Friday, February 28, 2020

Short Takes: Illiquid Investments, Deferring OAS, and more

My most recent post argued that all of us have shortcuts in our decision making that can lead us astray and make us look irrational at times:

Behavioural Biases are in All of Us

Here are some short takes and some weekend reading:

Tom Bradley at Steadyhand explains what investors should know before diving into illiquid investments.

Boomer and Echo explains when you should or should not defer taking OAS to age 70. It’s important not to get too caught up in guessing how long you’ll live. The important thing is having a decent income in case you live long. This tends to make deferring OAS to age 70 look like a good idea for those with the savings to pay their own way through their latter 60s.

FINRA is investigating whether brokerages that offer free trades are creating profits from order flow. If you can’t understand this article, here’s the takeaway: don’t trade frequently. There are sharks looking to take a slice of your money in many different ways.

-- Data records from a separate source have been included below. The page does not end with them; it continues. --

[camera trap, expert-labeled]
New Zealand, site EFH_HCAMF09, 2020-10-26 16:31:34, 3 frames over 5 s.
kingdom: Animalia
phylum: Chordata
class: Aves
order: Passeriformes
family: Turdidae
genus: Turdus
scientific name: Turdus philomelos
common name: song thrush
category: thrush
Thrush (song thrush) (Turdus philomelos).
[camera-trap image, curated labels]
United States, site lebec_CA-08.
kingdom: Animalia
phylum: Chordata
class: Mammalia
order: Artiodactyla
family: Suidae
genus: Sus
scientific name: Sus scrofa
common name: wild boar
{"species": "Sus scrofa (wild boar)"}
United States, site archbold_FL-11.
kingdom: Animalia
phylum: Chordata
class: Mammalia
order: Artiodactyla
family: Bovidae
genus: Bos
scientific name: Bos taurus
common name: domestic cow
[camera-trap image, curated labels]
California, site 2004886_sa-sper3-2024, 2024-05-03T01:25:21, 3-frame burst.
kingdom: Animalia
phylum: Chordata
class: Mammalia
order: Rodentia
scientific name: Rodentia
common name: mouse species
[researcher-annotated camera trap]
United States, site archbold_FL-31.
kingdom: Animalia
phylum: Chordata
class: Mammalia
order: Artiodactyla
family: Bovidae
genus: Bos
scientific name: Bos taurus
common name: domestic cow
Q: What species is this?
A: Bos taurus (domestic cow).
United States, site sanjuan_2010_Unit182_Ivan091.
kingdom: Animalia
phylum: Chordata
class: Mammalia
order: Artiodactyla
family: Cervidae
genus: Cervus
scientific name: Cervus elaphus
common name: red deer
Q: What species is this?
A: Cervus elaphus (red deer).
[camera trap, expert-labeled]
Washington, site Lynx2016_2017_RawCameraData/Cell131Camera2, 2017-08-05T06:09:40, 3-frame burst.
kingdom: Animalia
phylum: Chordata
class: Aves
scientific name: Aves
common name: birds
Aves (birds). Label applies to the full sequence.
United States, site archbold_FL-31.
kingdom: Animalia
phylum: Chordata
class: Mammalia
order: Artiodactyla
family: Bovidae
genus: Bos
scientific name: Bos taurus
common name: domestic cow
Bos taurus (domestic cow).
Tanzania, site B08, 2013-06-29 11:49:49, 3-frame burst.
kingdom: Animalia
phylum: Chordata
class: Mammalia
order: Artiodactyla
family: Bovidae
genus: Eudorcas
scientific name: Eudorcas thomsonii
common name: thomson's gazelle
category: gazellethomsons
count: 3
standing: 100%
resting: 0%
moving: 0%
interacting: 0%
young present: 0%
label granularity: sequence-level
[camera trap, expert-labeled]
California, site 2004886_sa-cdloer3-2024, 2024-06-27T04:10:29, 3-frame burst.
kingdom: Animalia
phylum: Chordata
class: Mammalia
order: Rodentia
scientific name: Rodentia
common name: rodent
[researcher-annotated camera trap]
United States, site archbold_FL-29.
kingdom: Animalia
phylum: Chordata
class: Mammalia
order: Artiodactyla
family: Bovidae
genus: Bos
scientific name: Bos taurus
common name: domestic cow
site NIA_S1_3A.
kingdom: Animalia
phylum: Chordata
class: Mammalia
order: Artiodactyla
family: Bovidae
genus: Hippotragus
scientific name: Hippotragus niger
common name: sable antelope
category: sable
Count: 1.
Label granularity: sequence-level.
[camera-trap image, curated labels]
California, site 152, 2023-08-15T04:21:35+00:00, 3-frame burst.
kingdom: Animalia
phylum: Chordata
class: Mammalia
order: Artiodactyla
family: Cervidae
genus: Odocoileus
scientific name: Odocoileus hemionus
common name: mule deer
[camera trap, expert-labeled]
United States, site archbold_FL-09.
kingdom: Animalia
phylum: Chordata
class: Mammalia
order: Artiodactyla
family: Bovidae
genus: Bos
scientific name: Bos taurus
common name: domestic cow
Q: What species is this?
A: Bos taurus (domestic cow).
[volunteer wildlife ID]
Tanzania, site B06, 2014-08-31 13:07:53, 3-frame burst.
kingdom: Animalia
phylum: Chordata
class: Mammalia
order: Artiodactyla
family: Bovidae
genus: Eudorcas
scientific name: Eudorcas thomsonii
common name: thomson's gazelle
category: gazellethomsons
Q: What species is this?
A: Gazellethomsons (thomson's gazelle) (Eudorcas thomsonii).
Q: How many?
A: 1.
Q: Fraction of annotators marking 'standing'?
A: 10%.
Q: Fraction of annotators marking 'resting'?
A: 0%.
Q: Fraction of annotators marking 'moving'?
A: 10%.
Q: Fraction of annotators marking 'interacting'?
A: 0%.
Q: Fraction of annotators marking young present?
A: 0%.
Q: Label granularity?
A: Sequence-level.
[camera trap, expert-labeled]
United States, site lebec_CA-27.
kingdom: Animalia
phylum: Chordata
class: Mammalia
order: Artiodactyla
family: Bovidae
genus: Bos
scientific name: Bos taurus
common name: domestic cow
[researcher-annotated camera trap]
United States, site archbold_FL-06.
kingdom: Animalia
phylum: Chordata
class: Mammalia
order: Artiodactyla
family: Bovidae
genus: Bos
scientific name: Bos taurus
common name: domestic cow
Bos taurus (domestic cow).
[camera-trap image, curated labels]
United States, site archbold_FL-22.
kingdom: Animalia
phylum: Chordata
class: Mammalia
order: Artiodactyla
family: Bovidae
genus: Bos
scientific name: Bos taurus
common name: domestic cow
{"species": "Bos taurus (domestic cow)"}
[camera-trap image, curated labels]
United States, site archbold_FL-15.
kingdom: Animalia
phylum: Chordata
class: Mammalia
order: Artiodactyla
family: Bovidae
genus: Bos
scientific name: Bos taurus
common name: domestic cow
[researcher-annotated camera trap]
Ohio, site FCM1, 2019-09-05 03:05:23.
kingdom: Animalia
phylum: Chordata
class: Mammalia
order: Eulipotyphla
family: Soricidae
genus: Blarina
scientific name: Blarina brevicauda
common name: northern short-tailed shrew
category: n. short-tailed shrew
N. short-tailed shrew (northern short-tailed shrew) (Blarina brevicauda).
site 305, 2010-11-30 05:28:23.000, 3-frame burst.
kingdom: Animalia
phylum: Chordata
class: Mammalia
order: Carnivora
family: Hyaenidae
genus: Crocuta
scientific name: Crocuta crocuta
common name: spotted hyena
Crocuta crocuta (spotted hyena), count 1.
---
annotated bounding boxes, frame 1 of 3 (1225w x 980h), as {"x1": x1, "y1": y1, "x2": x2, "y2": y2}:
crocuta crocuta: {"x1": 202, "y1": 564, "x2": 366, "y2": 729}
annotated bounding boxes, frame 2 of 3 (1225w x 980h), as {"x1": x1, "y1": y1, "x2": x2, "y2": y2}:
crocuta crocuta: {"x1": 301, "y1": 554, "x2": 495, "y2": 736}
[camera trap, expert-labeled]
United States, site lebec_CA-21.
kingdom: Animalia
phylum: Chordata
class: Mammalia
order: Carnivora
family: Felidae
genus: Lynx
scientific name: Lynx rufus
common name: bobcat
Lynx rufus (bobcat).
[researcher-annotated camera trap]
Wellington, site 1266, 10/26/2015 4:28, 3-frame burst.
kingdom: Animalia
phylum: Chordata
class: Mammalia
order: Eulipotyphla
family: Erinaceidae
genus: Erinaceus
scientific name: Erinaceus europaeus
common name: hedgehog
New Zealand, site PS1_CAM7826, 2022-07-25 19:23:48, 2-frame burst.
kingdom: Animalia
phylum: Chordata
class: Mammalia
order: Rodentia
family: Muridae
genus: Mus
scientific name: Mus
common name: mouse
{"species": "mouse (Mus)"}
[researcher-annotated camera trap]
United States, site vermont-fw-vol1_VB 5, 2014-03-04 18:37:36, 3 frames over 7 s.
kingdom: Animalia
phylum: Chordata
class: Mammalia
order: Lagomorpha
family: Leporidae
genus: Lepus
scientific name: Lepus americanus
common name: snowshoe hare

David Robson explains how the gambler’s fallacy finds its way into decisions unrelated to gambling. I suspect that the real life examples have more complex things going on, but it’s clear that there are biases at play. The problem is that most people think these biases are things that other people have, but not themselves. Thanks to reader Gene for pointing me to this article.

The Blunt Bean Counter explains some subtle points related to the complex Tax on Split Income (TOSI) rules.